▶ _TASK INPUT_
• • • •

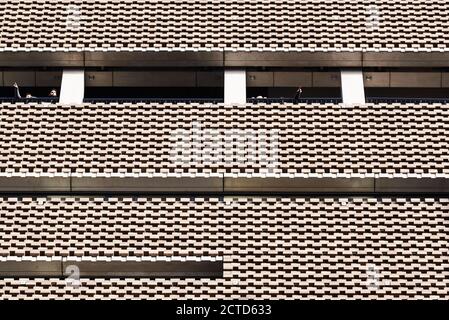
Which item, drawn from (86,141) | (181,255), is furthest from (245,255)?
(86,141)

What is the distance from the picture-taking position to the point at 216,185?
4322 cm

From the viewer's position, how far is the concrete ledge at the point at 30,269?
40062 mm

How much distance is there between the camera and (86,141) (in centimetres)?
4456

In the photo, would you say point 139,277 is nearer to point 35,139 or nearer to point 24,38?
point 35,139

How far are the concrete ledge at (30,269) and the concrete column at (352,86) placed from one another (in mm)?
15160

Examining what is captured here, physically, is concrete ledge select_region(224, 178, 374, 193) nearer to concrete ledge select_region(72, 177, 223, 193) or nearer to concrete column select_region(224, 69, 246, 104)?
concrete ledge select_region(72, 177, 223, 193)

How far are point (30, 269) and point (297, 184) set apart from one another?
1120 cm

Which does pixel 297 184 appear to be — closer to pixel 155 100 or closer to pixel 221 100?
pixel 221 100

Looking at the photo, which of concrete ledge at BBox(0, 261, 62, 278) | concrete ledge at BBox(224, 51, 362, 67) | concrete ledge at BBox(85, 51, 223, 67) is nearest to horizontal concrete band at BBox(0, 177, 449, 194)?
concrete ledge at BBox(0, 261, 62, 278)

• • • •

▶ _GIVEN INSTRUCTION_
Pull the text of every row above out word for word, and leave the pictures out of your answer.

▶ _REPLY TO THE EXERCISE_
Which item, drawn from (86,141) | (181,255), is furthest from (245,255)?
(86,141)

What is the distance from the picture-taking position to the point at 216,185?
4322 cm

From the viewer's position, how far is the concrete ledge at the point at 30,269?
40062 mm

How much distance is there between the camera and (86,141) (in centimetres)?
4456

In the photo, would you say point 139,277 is nearer to point 35,139 or nearer to point 24,38?
point 35,139

How far are the concrete ledge at (30,269) and the concrete column at (352,86) placed from one another (in mm)?
15160

Examining what is captured here, physically, is concrete ledge select_region(224, 178, 374, 193) nearer to concrete ledge select_region(72, 177, 223, 193) or nearer to concrete column select_region(224, 69, 246, 104)?
concrete ledge select_region(72, 177, 223, 193)

How far are point (30, 269) and point (297, 184) set apart from one another?
1120 cm

Which does pixel 297 184 appear to be — closer to pixel 155 100 or closer to pixel 221 100?
pixel 221 100

Looking at the photo, which of concrete ledge at BBox(0, 261, 62, 278) | concrete ledge at BBox(224, 51, 362, 67) | concrete ledge at BBox(85, 51, 223, 67) is nearest to horizontal concrete band at BBox(0, 177, 449, 194)?
concrete ledge at BBox(0, 261, 62, 278)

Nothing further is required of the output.